*** Extract ***

Entering Sunday's home contest against the Hoosiers, Matta spent two days stressing defense to his charges – and with good reason. Although the Buckeyes were second in the Big Ten in scoring defense, allowing an average of 59.5 points per game, teams had been heating up from the floor in recent games.
Dating back to an 82-69 road victory Feb. 6 against Minnesota, the Buckeyes had allowed five straight opponents to shoot better than 50.0 percent from the field. During those games, OSU went 3-2 and suffered its only losses of the season at the hands of Purdue and Wisconsin. Prior to that stretch, only five teams had done so well against the Buckeyes all season.
"We've just been giving up too high of a field-goal percentage," Matta said after the IU game. "We had turned some teams over but I felt like we had to get back to a mind-set of defending."
So it was that Matta looked for some advice.
After the game, freshman point guard Aaron Craft told reporters that the drill was one where four players had to play defense against five offensive players.

*** Material provided ***

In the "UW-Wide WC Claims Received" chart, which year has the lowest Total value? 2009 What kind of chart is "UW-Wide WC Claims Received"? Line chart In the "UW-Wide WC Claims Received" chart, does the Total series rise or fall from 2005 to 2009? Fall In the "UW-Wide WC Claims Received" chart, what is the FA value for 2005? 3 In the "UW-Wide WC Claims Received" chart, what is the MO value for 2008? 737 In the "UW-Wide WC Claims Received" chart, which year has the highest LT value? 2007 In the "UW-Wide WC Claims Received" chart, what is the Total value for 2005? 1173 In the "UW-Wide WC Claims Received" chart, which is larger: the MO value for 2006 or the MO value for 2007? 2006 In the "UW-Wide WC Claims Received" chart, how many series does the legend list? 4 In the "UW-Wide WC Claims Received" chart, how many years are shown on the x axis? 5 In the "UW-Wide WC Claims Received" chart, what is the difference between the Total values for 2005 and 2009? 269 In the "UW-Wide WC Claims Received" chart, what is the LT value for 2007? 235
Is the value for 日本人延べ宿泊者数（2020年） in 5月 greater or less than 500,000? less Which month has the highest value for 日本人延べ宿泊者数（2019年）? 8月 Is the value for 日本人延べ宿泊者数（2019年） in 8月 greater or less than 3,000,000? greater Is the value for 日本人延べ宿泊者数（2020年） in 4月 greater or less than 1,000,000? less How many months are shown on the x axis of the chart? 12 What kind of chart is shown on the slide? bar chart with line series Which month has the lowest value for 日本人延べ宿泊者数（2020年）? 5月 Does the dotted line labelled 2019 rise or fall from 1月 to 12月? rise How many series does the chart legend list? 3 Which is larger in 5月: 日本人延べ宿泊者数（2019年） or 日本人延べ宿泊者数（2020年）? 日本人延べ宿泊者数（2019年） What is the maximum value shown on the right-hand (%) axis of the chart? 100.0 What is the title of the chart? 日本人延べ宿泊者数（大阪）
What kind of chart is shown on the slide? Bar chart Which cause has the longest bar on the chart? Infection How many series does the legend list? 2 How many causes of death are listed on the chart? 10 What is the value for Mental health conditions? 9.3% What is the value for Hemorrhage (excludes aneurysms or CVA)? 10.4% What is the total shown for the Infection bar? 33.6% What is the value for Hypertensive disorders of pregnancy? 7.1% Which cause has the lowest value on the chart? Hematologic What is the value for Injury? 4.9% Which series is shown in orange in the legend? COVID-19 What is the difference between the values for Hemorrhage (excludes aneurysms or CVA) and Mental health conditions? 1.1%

***

■ **What to do**
Please extend the Buckeyes defense article beyond its final sentence. The data above stands apart from the Buckeyes defense article.

■ **Your response**
"It made us run around," the freshman told The (Columbus) Dispatch. "It worked. I think we played a lot harder tonight. We played well in practice when we just went with four guys, and we had a fifth tonight."
The next day, Matta was mum on the details of the drill.
Pressed for a description, "We made a couple changes to it and I think it helped the drill" was all Matta would offer.
Regardless, it seemed to have paid some dividends. For the game, the Hoosiers went 20 for 52 (38.5 percent) from the field. It was the second-worst performance for an OSU opponent in Big Ten play, narrowly beating Purdue's 38.1 percent effort (24 for 63) in a 23-point Buckeye win Jan. 25.
"That's something we keyed on," OSU senior David Lighty said. "We had to do the basic things like rebounding and playing hard."
Matta pointed out that even though the Buckeyes had dispatched Illinois by 19 points on the previous Tuesday night, the Fighting Illini had gone 28 for 54 (51.9 percent) from the field. The high-water mark for an opponent came Feb. 15, as OSU defeated Michigan State by 10 points but allowed the Spartans to shoot 57.4 percent (27 for 47) from the field.
MSU was undone by committing 19 turnovers. Illinois, meanwhile, had 16. For the season, the Buckeyes lead the Big Ten in conference play in steals per game (6.63) and turnover margin (plus-3.56).
"We gave up some unconventional, easy baskets," the coach said. "(We were) really trying to alleviate those as much as we could knowing that some are going to happen. The big thing for us was just challenging (shots)."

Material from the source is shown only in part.